#### [What you will do]
Write out the data word for word, taking care that no picture is carried over.

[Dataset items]
<<<<

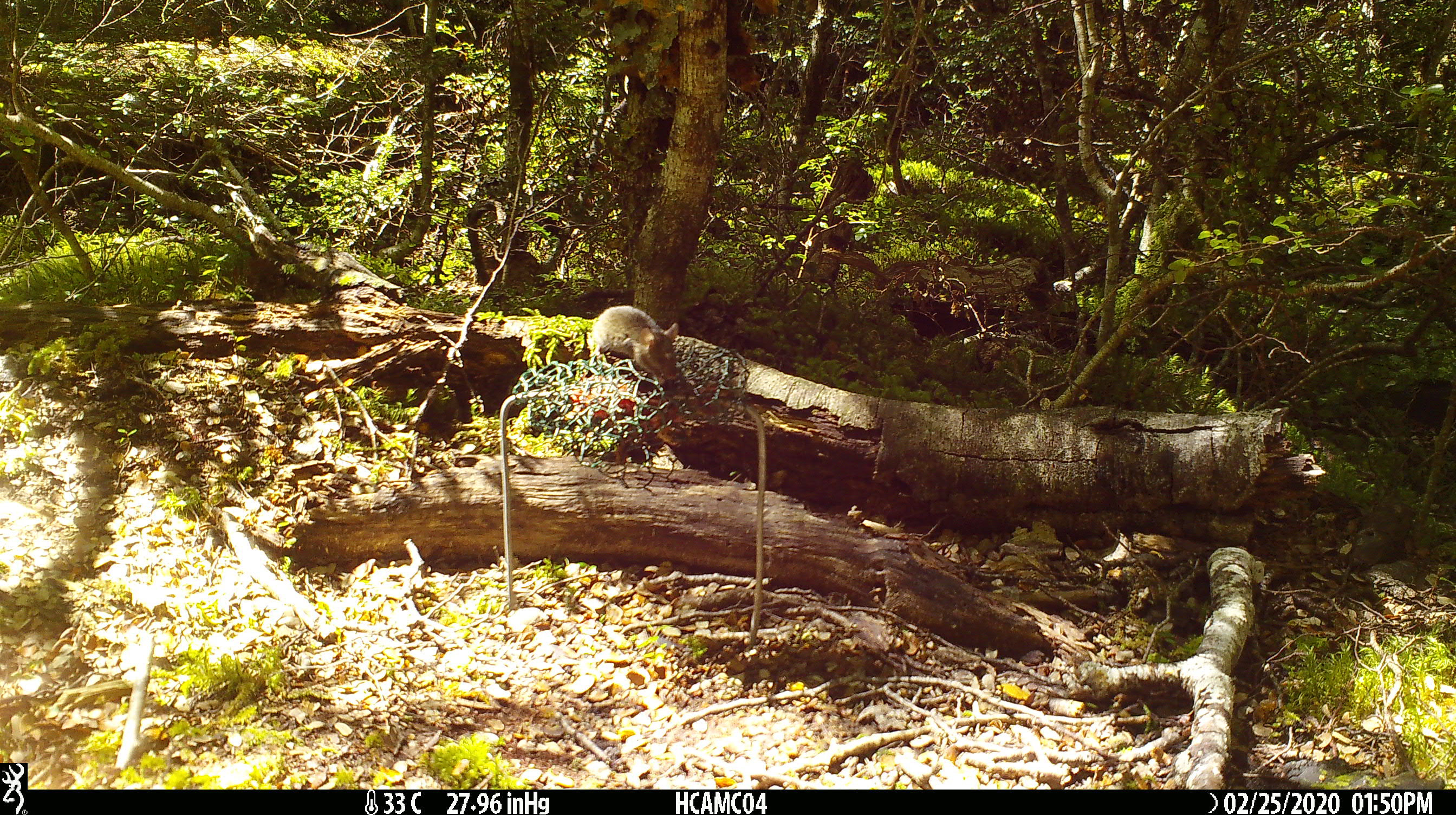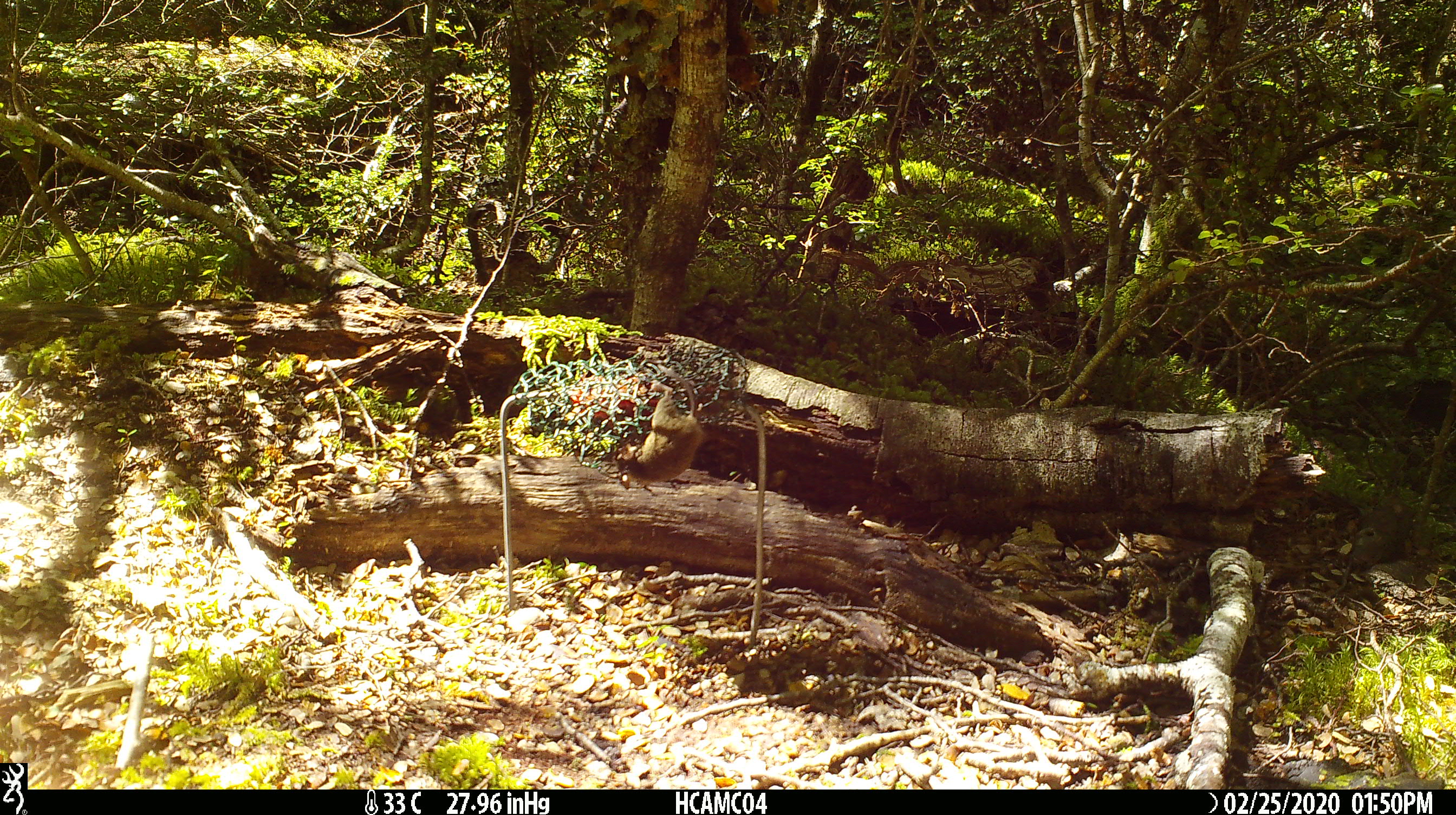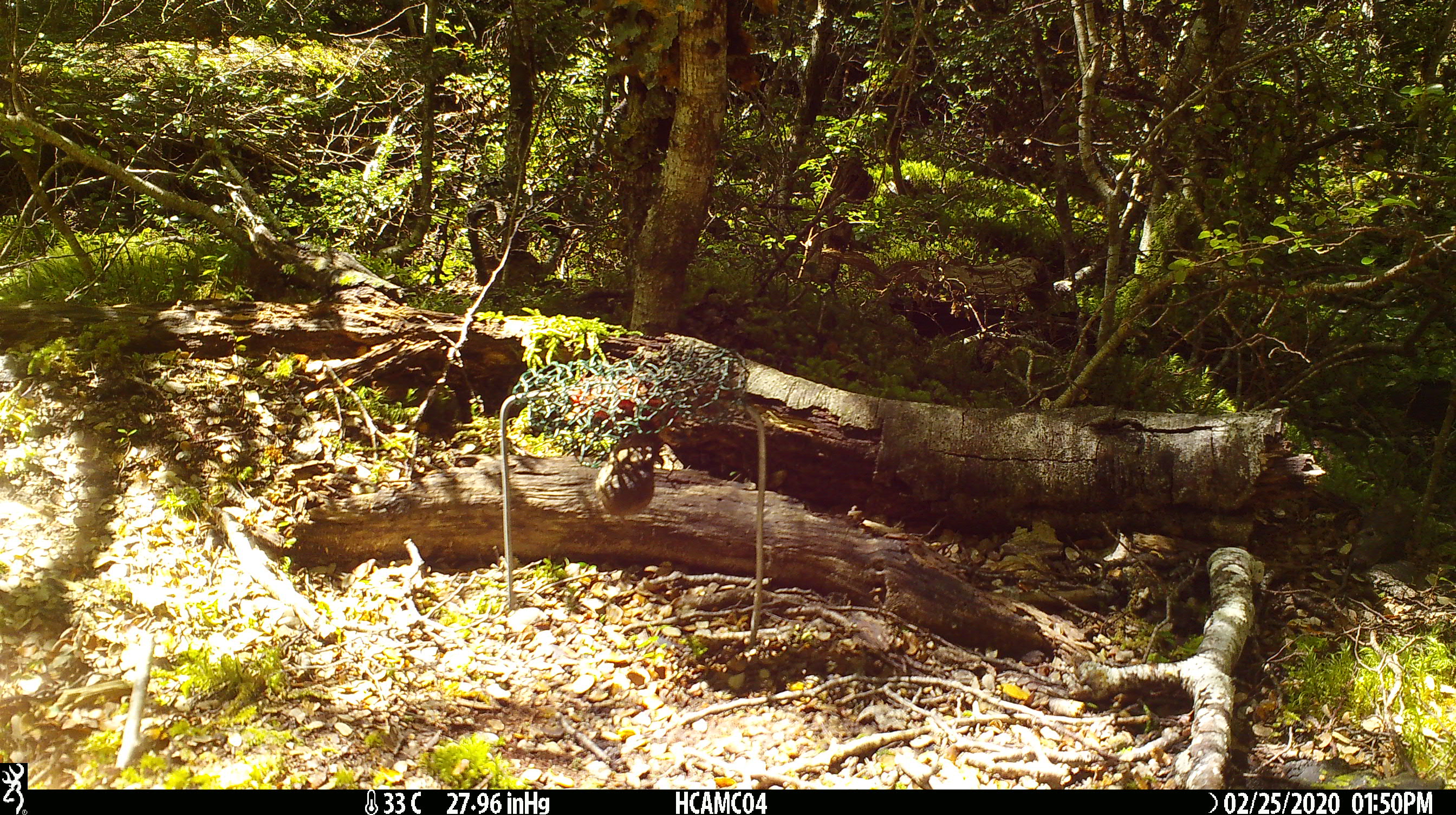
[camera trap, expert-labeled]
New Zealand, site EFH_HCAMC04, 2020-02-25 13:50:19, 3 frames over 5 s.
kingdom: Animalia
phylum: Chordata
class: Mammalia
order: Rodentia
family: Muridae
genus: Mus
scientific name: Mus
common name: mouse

>>>>

#### [Exercise result]
[camera trap, expert-labeled]
New Zealand, site EFH_HCAMC04, 2020-02-25 13:50:19, 3 frames over 5 s.
kingdom: Animalia
phylum: Chordata
class: Mammalia
order: Rodentia
family: Muridae
genus: Mus
scientific name: Mus
common name: mouse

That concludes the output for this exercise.